In esilio: storia e autobiografia, destino e identità nelle scritture degli esuli
L’esilio è presente da sempre nella letteratura, all’origine di paradigmi persistenti che sono alla base di molte scritture dall’antichità a oggi. Utilizzato, già nelle civiltà del passato, come strumento punitivo, per lo più in alternativa alla condanna a morte, l’esilio è tema ricorrente fin dalle sacre scritture e dalla scrittura greca. Il termine rinvia all’esclusione da un territorio e ha implicito in sé il motivo dell’espulsione e della partenza. (…)

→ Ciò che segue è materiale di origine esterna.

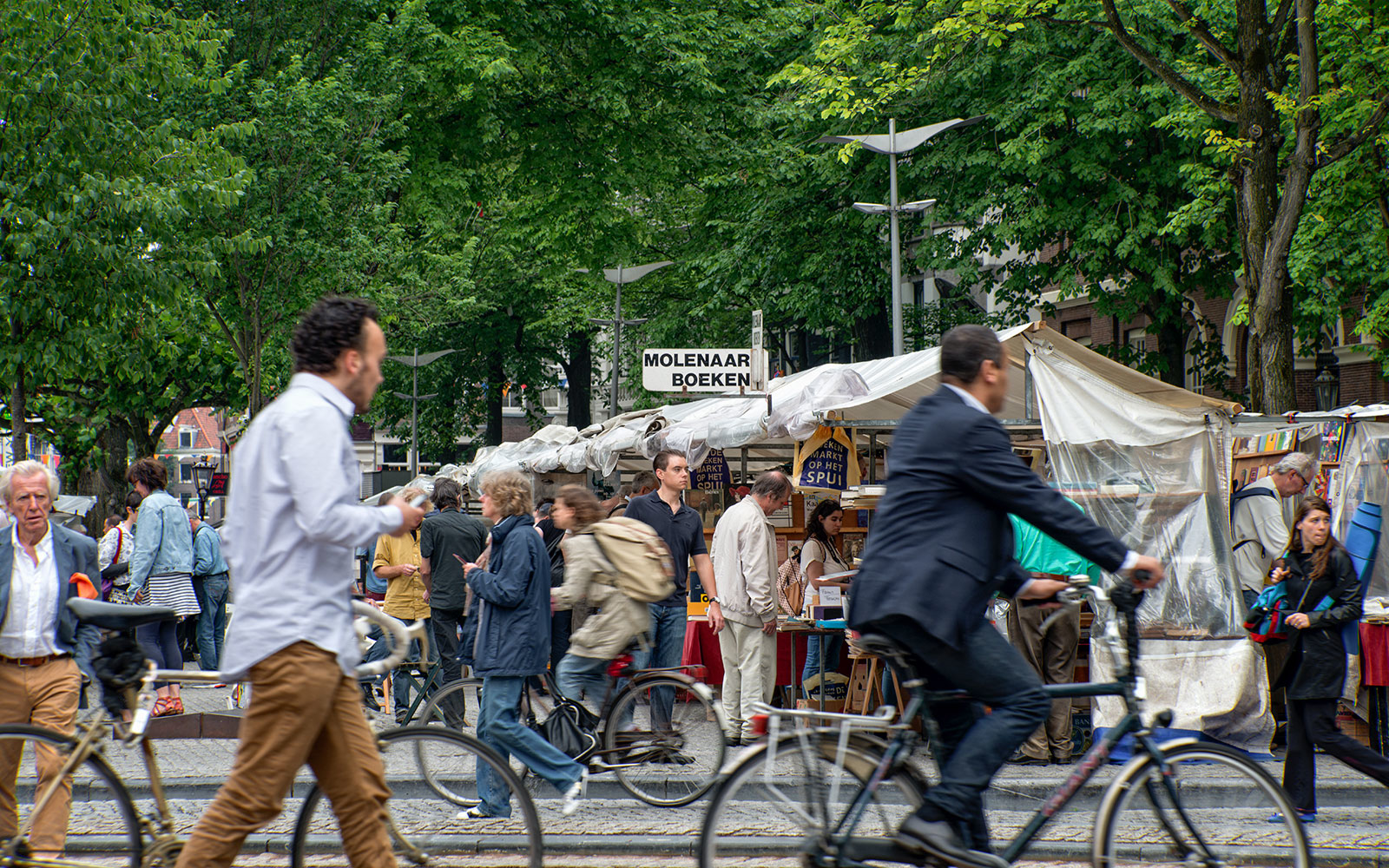 Amsterdam's Best Outdoor Markets for Unique Finds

Tra esilio e scrittura esiste un nesso fortissimo: gli esuli scrivono nel tentativo di archiviare il trauma e denunciare la propria condizione la propria condizione contro il rischio del silenzio e della cancellazione; essi raccontano la loro storia o scrivono testi letterari, poetici, saggistici per elaborare in qualche modo un’esperienza tragica come quella della perdita di ogni riferimento: famiglia, averi, lingua, identità, appartenenza. (S. Tatti, Esuli, Carocci 2021, p.11).
La scrittura necessaria
Uscito per Carocci nel marzo del 2021, Esuli di Silvia Tatti affronta il tema bruciante e sempre attuale dell’esilio nel suo intreccio fatale con la scrittura: una scrittura che diventa necessità (La scrittura necessaria è il titolo della introduzione al volume) per uomini e donne che a volte non sono neppure scrittori o scrittrici, prima di partire, ma lo diventano dietro la sollecitazione di un’urgenza: testimoniare, raccontare, scavare nel proprio dolore e magari trovare un risarcimento al lutto.

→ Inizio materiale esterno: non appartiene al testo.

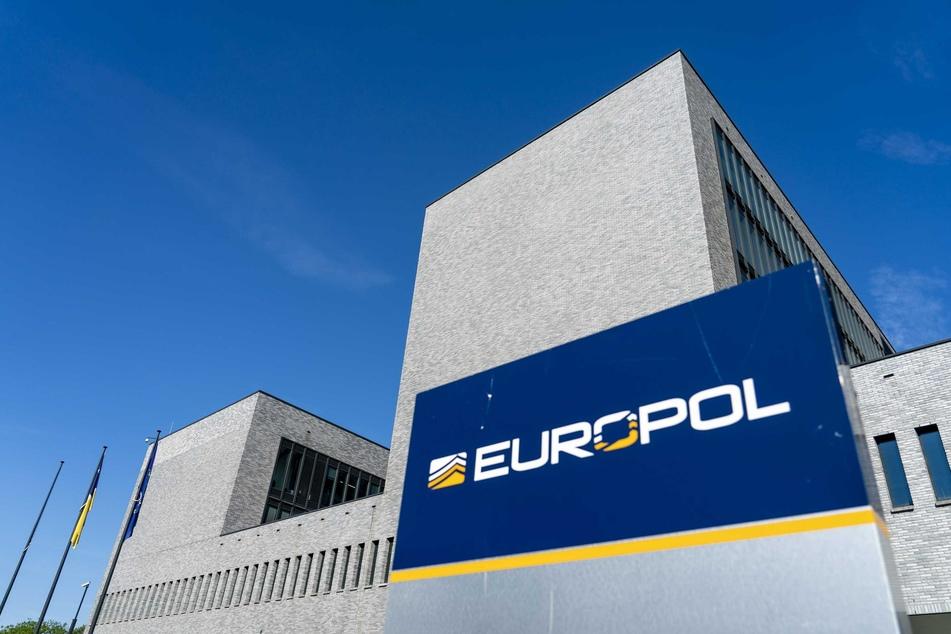 Das Europäische Polizeiamt (Europol) ist eine Polizeibehörde der EU mit Sitz im niederländischen Den Haag. Die Behörde koordiniert die Arbeit der nationalen Polizeibehörden Europas im Bereich der grenzüberschreitenden organisierten Kriminalität.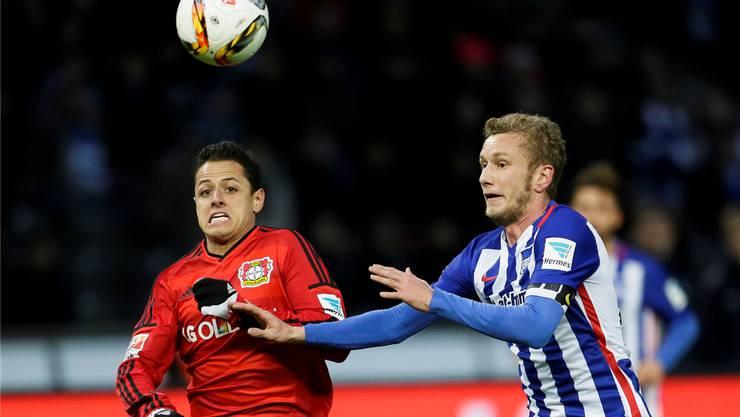Hertha Berlins Fabian Lustenberger (rechts) im Zweikampf mit Leverkusens Chicharito.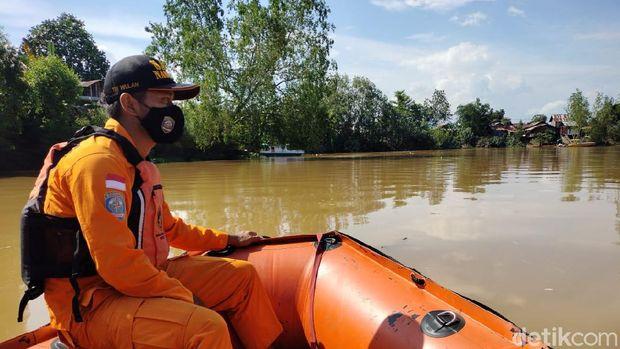 Tim SAR temukan buaya saat mencari bocah hilang di sungai di Kaltim. (dok. Istimewa)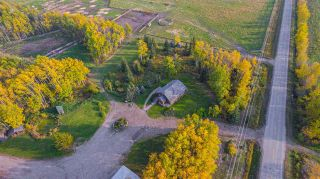 Photo 1: 17848 PRESPATOU Road in Fort St. John: Fort St. John - Rural W 100th Agri-Business for sale (Fort St. John (Zone 60))  : MLS®# C8038545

L’indagine di Silvia Tatti muove dai testi che sono stati – ciascuno a suo modo – modellizzanti nella costruzione dell’immaginario e del linguaggio dell’esilio: l’Antico testamento (Esodo, Salmi, il Libro di Ezechiele e il Libro di Isaia), l’Edipo a Colono di Sofocle, le scritture pubbliche e private di Cicerone, l’Eneide di Virgilio, i Tristia e le Epistulae ex Ponto di Ovidio, la Consolatio ad Helviam matrem di Seneca, il De exilio di Plutarco. Procede dunque facendo perno sulla complessa esperienza di Dante, che dell’esilio non fa soltanto materiale autobiografico da impiegare e sublimare narrativamente, ma oggetto di una riflessione di grande spessore (avviata nel De vulgari eloquentia) sul rapporto indissolubile tra «lingua e appartenenza, lingua e identità, un problema fondamentale di ogni esilio» (p.47) e, passando per la militanza politica degli esuli rinascimentali, approda alla dimensione eroica e sofferta degli esuli pre e post risorgimentali, misurandosi infine nell’attraversamento difficile delle «nuove frontiere tra Otto e Novecento» (p.145), dell’Europa del XX secolo, del mondo globalizzato, dove l’esule diviene «eroe mancato», «votato a un’innocenza di principio che nessuno riconosce» (p.155).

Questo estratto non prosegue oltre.